Configuration for MOSS-TTS-Nano in vLLM-Omni single-stage pipeline.

modeling_moss_tts_nano

MOSS-TTS-Nano single-stage model for vLLM-Omni.

pipeline

MOSS-TTS-Nano pipeline topology (frozen).

MossTTSNanoForGeneration

Bases: Module

Single-stage MOSS-TTS-Nano model with streaming audio output.

Uses the VoxCPM-style generator pattern: inference_stream() is stored per-request and yields one audio chunk per forward() call. The AR scheduler keeps the request alive until compute_logits() emits EOS.

config instance-attribute

config = hf_config

enable_update_additional_information class-attribute instance-attribute

enable_update_additional_information = True

has_postprocess class-attribute instance-attribute

has_postprocess = False

has_preprocess class-attribute instance-attribute

has_preprocess = False

have_multimodal_outputs class-attribute instance-attribute

have_multimodal_outputs = True

inject_omni_request_id_into_runtime_info class-attribute instance-attribute

inject_omni_request_id_into_runtime_info = True

model_path instance-attribute

model_path: str = model

requires_raw_input_tokens class-attribute instance-attribute

requires_raw_input_tokens = True

vllm_config instance-attribute

vllm_config = vllm_config

compute_logits

compute_logits(
    hidden_states: Tensor | OmniOutput,
    sampling_metadata: Any = None,
) -> Tensor

Emit per-row EOS / non-EOS logits to control AR scheduler lifetime.

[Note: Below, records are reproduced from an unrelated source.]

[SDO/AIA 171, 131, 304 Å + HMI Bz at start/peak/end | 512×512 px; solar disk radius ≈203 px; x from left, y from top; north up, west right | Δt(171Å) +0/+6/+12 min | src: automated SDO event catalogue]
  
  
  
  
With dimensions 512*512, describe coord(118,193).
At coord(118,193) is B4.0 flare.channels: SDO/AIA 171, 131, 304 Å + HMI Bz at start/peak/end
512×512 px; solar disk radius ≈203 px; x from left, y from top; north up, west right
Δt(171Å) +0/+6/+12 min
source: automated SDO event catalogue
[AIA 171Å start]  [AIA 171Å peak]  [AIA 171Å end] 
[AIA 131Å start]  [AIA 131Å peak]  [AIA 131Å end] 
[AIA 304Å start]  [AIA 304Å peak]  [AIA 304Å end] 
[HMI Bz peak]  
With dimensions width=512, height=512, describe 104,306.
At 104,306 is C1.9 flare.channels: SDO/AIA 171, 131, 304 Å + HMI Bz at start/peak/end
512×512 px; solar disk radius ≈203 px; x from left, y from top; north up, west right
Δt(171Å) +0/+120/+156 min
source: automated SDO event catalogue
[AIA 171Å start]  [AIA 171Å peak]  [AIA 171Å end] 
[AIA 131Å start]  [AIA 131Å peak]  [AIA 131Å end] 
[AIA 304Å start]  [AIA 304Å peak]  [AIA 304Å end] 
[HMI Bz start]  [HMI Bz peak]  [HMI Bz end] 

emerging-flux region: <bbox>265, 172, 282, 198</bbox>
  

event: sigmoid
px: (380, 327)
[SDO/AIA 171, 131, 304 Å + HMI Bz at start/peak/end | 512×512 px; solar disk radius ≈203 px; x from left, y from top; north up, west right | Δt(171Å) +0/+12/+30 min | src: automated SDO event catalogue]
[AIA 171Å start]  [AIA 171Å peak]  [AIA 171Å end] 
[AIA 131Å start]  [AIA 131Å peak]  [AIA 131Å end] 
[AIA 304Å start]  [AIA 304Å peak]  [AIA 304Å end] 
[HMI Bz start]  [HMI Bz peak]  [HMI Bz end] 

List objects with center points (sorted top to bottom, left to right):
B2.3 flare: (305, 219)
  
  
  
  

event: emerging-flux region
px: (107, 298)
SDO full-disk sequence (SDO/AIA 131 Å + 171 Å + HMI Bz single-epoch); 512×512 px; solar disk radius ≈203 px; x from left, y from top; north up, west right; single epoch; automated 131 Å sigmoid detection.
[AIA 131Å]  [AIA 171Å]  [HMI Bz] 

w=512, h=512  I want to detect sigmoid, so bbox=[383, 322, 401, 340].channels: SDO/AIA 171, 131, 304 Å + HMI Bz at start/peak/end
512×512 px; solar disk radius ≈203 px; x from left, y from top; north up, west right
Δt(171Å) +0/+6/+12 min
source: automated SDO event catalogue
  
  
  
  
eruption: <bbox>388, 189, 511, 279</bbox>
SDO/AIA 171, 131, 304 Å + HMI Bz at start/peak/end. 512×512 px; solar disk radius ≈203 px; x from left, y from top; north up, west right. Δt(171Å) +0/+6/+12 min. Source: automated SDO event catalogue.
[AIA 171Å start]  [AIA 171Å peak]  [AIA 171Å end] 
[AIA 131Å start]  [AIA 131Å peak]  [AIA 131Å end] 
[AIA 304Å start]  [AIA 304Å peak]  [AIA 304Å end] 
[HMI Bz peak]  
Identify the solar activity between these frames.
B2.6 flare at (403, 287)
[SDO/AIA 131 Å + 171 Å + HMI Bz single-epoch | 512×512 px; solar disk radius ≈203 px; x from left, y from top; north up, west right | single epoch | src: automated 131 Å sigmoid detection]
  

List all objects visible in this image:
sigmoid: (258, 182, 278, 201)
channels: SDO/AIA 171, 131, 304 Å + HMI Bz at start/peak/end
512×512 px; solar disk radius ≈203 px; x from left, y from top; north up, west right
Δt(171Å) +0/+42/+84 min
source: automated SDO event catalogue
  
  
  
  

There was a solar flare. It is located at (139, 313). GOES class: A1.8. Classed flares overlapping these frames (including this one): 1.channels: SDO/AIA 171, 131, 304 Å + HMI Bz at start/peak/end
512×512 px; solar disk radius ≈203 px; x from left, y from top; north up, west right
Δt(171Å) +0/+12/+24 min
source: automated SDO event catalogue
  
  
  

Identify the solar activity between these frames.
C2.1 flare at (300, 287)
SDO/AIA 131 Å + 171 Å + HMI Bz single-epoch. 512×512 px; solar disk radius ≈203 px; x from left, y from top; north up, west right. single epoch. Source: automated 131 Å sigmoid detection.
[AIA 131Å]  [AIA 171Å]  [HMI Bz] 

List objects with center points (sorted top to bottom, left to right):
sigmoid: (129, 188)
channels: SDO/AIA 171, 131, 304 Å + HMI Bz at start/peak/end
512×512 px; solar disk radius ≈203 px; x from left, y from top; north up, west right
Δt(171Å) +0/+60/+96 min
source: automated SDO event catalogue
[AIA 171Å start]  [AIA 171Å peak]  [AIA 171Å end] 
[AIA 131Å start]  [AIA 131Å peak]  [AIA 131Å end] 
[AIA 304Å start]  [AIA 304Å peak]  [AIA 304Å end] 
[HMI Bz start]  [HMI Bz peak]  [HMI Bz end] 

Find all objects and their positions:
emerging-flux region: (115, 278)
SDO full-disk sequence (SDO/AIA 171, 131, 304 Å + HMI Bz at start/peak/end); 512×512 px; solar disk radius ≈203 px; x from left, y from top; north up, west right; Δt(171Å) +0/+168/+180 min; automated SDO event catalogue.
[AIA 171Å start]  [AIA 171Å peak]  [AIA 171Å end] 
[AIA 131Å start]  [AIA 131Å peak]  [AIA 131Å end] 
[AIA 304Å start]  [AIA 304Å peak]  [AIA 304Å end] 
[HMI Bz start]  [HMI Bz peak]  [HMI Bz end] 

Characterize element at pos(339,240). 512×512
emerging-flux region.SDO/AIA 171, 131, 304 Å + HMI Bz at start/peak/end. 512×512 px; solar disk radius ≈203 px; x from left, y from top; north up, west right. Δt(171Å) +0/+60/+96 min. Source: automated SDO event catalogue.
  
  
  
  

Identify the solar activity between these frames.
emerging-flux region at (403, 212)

Rows whose _ar_last_chunk_flags entry is True get EOS-dominant logits so the scheduler finishes that request; other rows get a non-EOS token so they stay alive for the next streaming chunk.

embed_input_ids

embed_input_ids(
    input_ids: Tensor,
    multimodal_embeddings=None,
    is_multimodal=None,
) -> Tensor

forward

forward(
    input_ids: Tensor | None = None,
    positions: Tensor | None = None,
    intermediate_tensors: Any = None,
    inputs_embeds: Tensor | None = None,
    runtime_additional_information: list[dict[str, Any]]
    | None = None,
    **kwargs: Any,
) -> OmniOutput

get_dummy_runtime_additional_information

get_dummy_runtime_additional_information(
    num_reqs: int,
) -> list[dict]

load_weights

load_weights(
    weights: Iterable[tuple[str, Tensor]],
) -> set[str]

on_requests_finished

on_requests_finished(
    finished_req_ids: set[str] | list[str],
) -> None

Release streaming generators for requests the scheduler finished.

forward() only pops generators on normal completion (is_last or StopIteration). Abnormal termination (cancel, timeout, preempt) would otherwise leak the generator and skip its finally block, stranding temp WAV files. Closing here raises GeneratorExit inside the generator so the cleanup block runs.